EXCERPT –
━━━━━━━━━━
Jean-Pierre said she never doubted that she would one day fill the role. “No, not at all. I just worked hard towards it,” she told reporters. “I understand how hard it is. I do. We all do, but just keep working hard towards it.”
For Malveaux, the change means that she will no longer be allowed to cover politics while Jean-Pierre is at the podium.
Jean-Pierre’s promotion comes at a time of upheaval for Democrats in a year punctuated by major news.
A draft opinion striking down federal abortion rights tore through Washington this week and presented a dilemma for which the White House has few answers. Democrats are also staring down the barrel of the midterm elections, as Republicans hold a 3.2 percentage point advantage over Democrats, according to the RealClearPolitics generic ballot average.
Persistent inflation has dampened the president’s approval rating as voters worry about his handling of the economy and as officials decline to rule out the possibility of a recession.
On the border, some Democratic lawmakers have broken with the administration over a plan to lift a rule that allows agents to expel migrants immediately. Legislative disputes have split Democratic Party moderates from left-wing members, routing Biden’s plans for voting rights reform and billions of dollars in social spending. Russia continues to wage a bloody war in Ukraine.
A former press secretary at the State Department during the Obama administration, Psaki has been credited with restoring the daily briefings that had lapsed during the Trump administration. As the face of the administration, she has also become a media phenomenon, with clips of her “Psaki-bombs,” when she has sparred with reporters in the briefing room, racking up millions of online views.
━━━━━━━━━━
DATASET CONTENT –
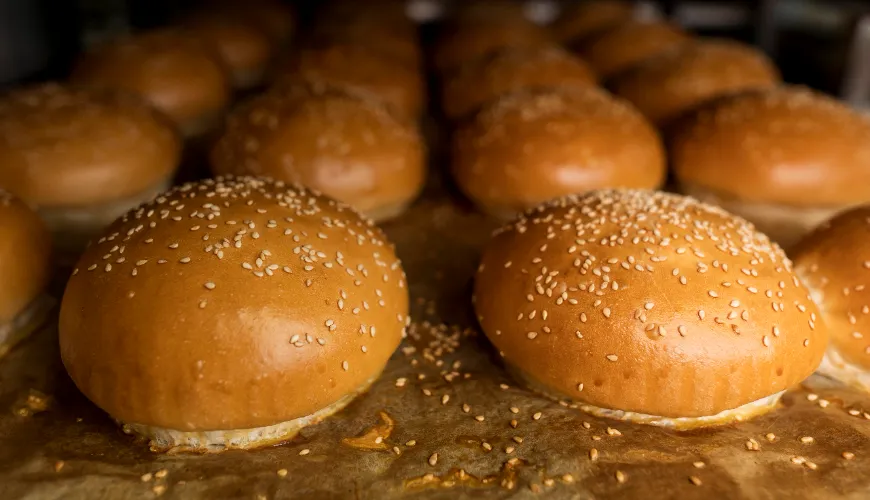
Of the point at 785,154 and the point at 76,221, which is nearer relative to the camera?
the point at 76,221

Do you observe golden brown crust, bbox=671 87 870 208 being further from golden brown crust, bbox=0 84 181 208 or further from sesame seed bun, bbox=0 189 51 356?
━━━━━━━━━━
SET TASKS –
1. Answer these questions about the excerpt on Jean-Pierre's promotion:
(a) According to the RealClearPolitics generic ballot average, how large an advantage do Republicans hold over Democrats?
(b) What has Psaki been credited with restoring?
(c) What did Jean-Pierre say she never doubted?
2. Carry on the excerpt about Jean-Pierre's promotion from its last sentence.

THE ANSWERS –
1.
(a) 3.2 percentage points.
(b) The daily briefings that had lapsed during the Trump administration.
(c) That she would one day fill the role.

2.
Other presumed contenders had seen their stock surge while on the front lines of the administration’s policy response. Amid the war in Ukraine and Washington’s fraught Afghanistan withdrawal, Pentagon spokesman John Kirby presided over must-watch daily briefings that major cable networks frequently aired live.
Still, none have attained Psaki’s reach, though not everyone has succumbed to her charm.
“There are human, relatable press secretaries, and there are robotic, relentlessly on-message, and frequently defensive ones,” said David Greenberg, the author of Republic of Spin and Nixon’s Shadow, both histories of presidential image-making. “I put Psaki in the latter category, doing her best not to say more than was strictly necessary, rarely apologizing or modifying a bad answer, and showing more contempt for than camaraderie with reporters.”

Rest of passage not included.